What you will do -
From the data that follows, print exactly the lines starting at the one containing "common name: old-world mice and rats" and ending at the one containing "[citizen-science consensus label]"; include both of them and nothing more.

The data -
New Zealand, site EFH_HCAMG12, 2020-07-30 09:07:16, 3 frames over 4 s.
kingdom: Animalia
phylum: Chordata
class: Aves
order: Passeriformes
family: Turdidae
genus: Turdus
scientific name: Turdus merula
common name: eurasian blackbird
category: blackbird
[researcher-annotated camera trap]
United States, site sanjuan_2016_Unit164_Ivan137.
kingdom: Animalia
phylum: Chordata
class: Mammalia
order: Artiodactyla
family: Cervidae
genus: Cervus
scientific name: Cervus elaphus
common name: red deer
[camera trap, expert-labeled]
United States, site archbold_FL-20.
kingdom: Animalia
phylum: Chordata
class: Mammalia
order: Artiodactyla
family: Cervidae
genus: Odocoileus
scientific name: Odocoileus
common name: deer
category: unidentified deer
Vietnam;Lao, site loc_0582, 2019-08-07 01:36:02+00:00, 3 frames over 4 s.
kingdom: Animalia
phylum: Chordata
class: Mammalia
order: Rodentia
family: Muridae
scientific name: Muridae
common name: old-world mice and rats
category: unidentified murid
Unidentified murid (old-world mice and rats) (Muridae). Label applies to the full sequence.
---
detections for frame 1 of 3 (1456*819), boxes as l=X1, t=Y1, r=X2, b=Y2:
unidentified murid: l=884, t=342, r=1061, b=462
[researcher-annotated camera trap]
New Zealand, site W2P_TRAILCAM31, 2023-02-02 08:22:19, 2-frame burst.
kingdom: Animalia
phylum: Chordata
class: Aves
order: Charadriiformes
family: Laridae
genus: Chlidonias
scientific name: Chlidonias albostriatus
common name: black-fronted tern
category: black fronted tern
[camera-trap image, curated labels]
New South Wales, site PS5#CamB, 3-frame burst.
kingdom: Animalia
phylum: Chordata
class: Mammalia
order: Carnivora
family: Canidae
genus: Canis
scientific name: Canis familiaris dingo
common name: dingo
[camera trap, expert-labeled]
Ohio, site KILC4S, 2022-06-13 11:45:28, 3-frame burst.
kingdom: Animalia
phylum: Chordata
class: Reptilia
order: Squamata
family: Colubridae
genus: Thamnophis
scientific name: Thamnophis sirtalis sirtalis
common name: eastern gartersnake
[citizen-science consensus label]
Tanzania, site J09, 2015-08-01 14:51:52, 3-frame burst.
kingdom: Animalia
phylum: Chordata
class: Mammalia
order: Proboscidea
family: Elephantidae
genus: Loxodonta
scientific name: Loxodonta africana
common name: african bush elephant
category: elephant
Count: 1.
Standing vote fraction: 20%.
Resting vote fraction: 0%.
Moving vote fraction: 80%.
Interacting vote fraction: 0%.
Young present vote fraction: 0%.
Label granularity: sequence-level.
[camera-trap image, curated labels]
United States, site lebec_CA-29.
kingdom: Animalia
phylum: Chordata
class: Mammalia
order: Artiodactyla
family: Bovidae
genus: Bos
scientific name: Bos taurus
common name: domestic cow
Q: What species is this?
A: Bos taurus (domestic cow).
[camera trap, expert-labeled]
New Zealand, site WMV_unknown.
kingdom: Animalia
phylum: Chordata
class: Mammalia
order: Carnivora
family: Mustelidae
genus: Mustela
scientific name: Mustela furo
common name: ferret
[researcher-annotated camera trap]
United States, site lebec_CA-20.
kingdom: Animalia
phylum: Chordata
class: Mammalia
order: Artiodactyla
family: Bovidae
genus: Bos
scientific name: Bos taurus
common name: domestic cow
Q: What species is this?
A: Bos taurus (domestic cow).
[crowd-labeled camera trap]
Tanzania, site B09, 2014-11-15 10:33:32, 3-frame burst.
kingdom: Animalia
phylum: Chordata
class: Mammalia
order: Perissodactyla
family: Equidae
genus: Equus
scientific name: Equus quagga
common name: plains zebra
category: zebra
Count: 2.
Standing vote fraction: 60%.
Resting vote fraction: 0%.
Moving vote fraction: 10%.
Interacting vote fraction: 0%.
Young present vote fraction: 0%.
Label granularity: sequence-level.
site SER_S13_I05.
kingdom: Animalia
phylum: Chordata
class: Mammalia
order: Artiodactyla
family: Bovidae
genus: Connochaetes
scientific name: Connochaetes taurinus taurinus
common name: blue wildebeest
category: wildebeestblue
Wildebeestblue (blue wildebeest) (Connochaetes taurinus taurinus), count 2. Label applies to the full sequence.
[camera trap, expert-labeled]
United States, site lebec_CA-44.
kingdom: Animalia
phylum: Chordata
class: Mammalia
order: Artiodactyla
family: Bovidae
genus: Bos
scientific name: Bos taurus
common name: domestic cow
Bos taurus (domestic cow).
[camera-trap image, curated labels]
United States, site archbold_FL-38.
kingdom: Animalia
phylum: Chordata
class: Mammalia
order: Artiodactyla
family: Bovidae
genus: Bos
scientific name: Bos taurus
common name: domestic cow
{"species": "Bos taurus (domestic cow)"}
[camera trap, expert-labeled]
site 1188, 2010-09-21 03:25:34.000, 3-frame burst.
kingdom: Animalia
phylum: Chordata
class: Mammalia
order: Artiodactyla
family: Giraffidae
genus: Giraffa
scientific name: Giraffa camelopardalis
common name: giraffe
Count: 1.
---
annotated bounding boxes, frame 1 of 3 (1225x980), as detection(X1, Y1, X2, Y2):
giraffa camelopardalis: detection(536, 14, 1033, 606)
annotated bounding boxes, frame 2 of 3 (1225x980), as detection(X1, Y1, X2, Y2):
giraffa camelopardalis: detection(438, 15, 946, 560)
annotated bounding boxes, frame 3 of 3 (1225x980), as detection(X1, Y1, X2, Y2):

Answer to the problem -
common name: old-world mice and rats
category: unidentified murid
Unidentified murid (old-world mice and rats) (Muridae). Label applies to the full sequence.
---
detections for frame 1 of 3 (1456*819), boxes as l=X1, t=Y1, r=X2, b=Y2:
unidentified murid: l=884, t=342, r=1061, b=462
[researcher-annotated camera trap]
New Zealand, site W2P_TRAILCAM31, 2023-02-02 08:22:19, 2-frame burst.
kingdom: Animalia
phylum: Chordata
class: Aves
order: Charadriiformes
family: Laridae
genus: Chlidonias
scientific name: Chlidonias albostriatus
common name: black-fronted tern
category: black fronted tern
[camera-trap image, curated labels]
New South Wales, site PS5#CamB, 3-frame burst.
kingdom: Animalia
phylum: Chordata
class: Mammalia
order: Carnivora
family: Canidae
genus: Canis
scientific name: Canis familiaris dingo
common name: dingo
[camera trap, expert-labeled]
Ohio, site KILC4S, 2022-06-13 11:45:28, 3-frame burst.
kingdom: Animalia
phylum: Chordata
class: Reptilia
order: Squamata
family: Colubridae
genus: Thamnophis
scientific name: Thamnophis sirtalis sirtalis
common name: eastern gartersnake
[citizen-science consensus label]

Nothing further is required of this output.